◆ The request:
Put the lines below into a numbered list, dropping any blank lines and leaving the pictures out.

── Data shown

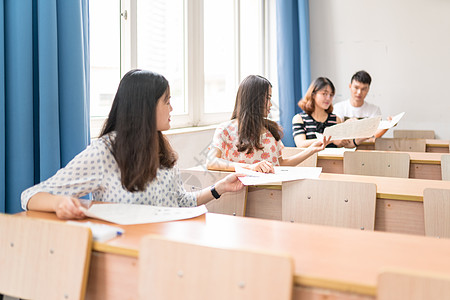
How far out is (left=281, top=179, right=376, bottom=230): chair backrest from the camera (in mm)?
1937

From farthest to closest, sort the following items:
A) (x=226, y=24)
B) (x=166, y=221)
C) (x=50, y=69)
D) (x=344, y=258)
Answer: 1. (x=226, y=24)
2. (x=50, y=69)
3. (x=166, y=221)
4. (x=344, y=258)

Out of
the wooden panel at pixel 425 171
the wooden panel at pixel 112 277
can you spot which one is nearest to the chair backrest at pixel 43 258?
the wooden panel at pixel 112 277

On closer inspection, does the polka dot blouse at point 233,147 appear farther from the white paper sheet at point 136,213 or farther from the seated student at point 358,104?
the seated student at point 358,104

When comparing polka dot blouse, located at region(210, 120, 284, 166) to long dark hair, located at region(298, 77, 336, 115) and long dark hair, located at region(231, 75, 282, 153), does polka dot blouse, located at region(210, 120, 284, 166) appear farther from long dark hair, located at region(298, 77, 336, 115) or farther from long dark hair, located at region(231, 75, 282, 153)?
long dark hair, located at region(298, 77, 336, 115)

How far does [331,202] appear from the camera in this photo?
6.49 ft

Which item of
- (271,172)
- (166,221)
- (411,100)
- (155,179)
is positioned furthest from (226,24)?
(166,221)

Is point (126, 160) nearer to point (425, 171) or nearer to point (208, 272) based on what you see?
point (208, 272)

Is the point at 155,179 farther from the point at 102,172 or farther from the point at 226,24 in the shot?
the point at 226,24

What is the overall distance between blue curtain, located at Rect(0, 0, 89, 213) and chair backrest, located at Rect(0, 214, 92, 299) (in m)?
0.60

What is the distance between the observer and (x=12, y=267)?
4.19 ft

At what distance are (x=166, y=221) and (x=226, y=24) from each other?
3328 mm

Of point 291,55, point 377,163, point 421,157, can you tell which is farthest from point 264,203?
point 291,55

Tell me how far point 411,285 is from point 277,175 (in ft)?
4.04

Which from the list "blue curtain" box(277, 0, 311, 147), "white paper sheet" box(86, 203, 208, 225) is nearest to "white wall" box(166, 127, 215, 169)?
"blue curtain" box(277, 0, 311, 147)
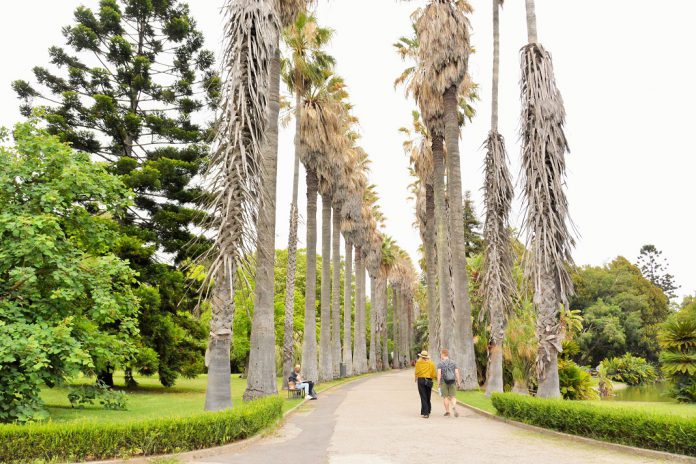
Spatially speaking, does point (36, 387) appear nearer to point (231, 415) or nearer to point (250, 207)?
point (231, 415)

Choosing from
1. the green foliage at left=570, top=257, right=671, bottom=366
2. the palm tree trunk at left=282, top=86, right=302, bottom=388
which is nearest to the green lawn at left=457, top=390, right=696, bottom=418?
the palm tree trunk at left=282, top=86, right=302, bottom=388

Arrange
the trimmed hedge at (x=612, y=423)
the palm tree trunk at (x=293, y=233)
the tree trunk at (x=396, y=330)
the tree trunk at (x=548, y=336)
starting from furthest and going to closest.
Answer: the tree trunk at (x=396, y=330) < the palm tree trunk at (x=293, y=233) < the tree trunk at (x=548, y=336) < the trimmed hedge at (x=612, y=423)

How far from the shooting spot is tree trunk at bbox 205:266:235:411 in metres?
11.8

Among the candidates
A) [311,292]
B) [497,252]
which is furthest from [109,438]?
[311,292]

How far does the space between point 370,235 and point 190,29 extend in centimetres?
2410

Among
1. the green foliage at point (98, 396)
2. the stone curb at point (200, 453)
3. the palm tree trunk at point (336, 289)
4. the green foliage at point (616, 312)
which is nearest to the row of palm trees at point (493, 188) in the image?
the palm tree trunk at point (336, 289)

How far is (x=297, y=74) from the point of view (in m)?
25.8

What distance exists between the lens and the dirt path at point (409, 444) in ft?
27.6

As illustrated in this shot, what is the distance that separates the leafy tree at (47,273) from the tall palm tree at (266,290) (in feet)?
11.9

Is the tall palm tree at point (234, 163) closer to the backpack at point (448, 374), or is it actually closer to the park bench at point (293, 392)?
the backpack at point (448, 374)

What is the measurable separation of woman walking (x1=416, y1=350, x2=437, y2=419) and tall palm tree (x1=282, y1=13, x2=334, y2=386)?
38.0 feet

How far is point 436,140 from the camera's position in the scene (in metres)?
28.6

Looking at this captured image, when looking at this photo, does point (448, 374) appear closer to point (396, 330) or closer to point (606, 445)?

────

◆ Solution below:
1. How far out is (left=281, top=179, right=376, bottom=230): chair backrest from the camera (in mm)?
2. 1937
3. From farthest to closest, sort the following items:
4. A) (x=226, y=24)
5. B) (x=166, y=221)
6. C) (x=50, y=69)
7. D) (x=344, y=258)
8. Answer: 1. (x=226, y=24)
9. 2. (x=50, y=69)
10. 3. (x=166, y=221)
11. 4. (x=344, y=258)
12. Out of
13. the wooden panel at pixel 425 171
14. the wooden panel at pixel 112 277
15. can you spot which one is nearest to the chair backrest at pixel 43 258?
16. the wooden panel at pixel 112 277
17. On closer inspection, does the polka dot blouse at point 233,147 appear farther from the white paper sheet at point 136,213 or farther from the seated student at point 358,104?
18. the seated student at point 358,104
19. When comparing polka dot blouse, located at region(210, 120, 284, 166) to long dark hair, located at region(298, 77, 336, 115) and long dark hair, located at region(231, 75, 282, 153), does polka dot blouse, located at region(210, 120, 284, 166) appear farther from long dark hair, located at region(298, 77, 336, 115) or farther from long dark hair, located at region(231, 75, 282, 153)?
20. long dark hair, located at region(298, 77, 336, 115)
21. How far does [331,202] appear from the camera in this photo?
22. 6.49 ft
23. Which item of
24. - (271,172)
25. - (166,221)
26. - (411,100)
27. - (155,179)
28. is positioned furthest from (226,24)?
29. (166,221)
30. Is point (126, 160) nearer to point (425, 171) or nearer to point (208, 272) based on what you see?
31. point (208, 272)
32. Is the point at 155,179 farther from the point at 102,172 or farther from the point at 226,24 in the shot?
33. the point at 226,24
34. What is the overall distance between blue curtain, located at Rect(0, 0, 89, 213) and chair backrest, located at Rect(0, 214, 92, 299) (in m)?
35. 0.60
36. What is the distance between the observer and (x=12, y=267)?
37. 4.19 ft
38. At what distance are (x=166, y=221) and (x=226, y=24) from each other?
39. 3328 mm
40. Of point 291,55, point 377,163, point 421,157, can you tell which is farthest from point 264,203?
41. point 291,55
42. Tell me how far point 411,285 is from point 277,175 (in ft)?
43. 4.04
44. Which from the list "blue curtain" box(277, 0, 311, 147), "white paper sheet" box(86, 203, 208, 225) is nearest to "white wall" box(166, 127, 215, 169)?
45. "blue curtain" box(277, 0, 311, 147)
46. Spatially speaking, does point (36, 387) appear nearer to point (231, 415) or nearer to point (250, 207)?
47. point (231, 415)
48. Choosing from
49. 1. the green foliage at left=570, top=257, right=671, bottom=366
50. 2. the palm tree trunk at left=282, top=86, right=302, bottom=388
51. which is nearest to the green lawn at left=457, top=390, right=696, bottom=418?
52. the palm tree trunk at left=282, top=86, right=302, bottom=388
53. Arrange
54. the trimmed hedge at (x=612, y=423)
55. the palm tree trunk at (x=293, y=233)
56. the tree trunk at (x=396, y=330)
57. the tree trunk at (x=548, y=336)
58. starting from furthest and going to closest.
59. Answer: the tree trunk at (x=396, y=330) < the palm tree trunk at (x=293, y=233) < the tree trunk at (x=548, y=336) < the trimmed hedge at (x=612, y=423)
60. How far from the shooting spot is tree trunk at bbox 205:266:235:411 in metres?
61. 11.8
62. Among the candidates
63. A) [311,292]
64. B) [497,252]
65. which is furthest from [109,438]?
66. [311,292]
67. How far does the space between point 370,235 and point 190,29 extend in centimetres?
68. 2410
69. Among
70. 1. the green foliage at point (98, 396)
71. 2. the stone curb at point (200, 453)
72. 3. the palm tree trunk at point (336, 289)
73. 4. the green foliage at point (616, 312)
74. which is nearest to the row of palm trees at point (493, 188) in the image?
75. the palm tree trunk at point (336, 289)
76. How far is (x=297, y=74) from the point of view (in m)?
77. 25.8
78. What distance exists between the lens and the dirt path at point (409, 444) in ft?
79. 27.6
80. As illustrated in this shot, what is the distance that separates the leafy tree at (47,273) from the tall palm tree at (266,290) (in feet)?
81. 11.9
82. Is the tall palm tree at point (234, 163) closer to the backpack at point (448, 374), or is it actually closer to the park bench at point (293, 392)?
83. the backpack at point (448, 374)
84. What is the measurable separation of woman walking (x1=416, y1=350, x2=437, y2=419) and tall palm tree (x1=282, y1=13, x2=334, y2=386)?
85. 38.0 feet
86. How far is point 436,140 from the camera's position in the scene (in metres)?
87. 28.6
88. Looking at this captured image, when looking at this photo, does point (448, 374) appear closer to point (396, 330) or closer to point (606, 445)?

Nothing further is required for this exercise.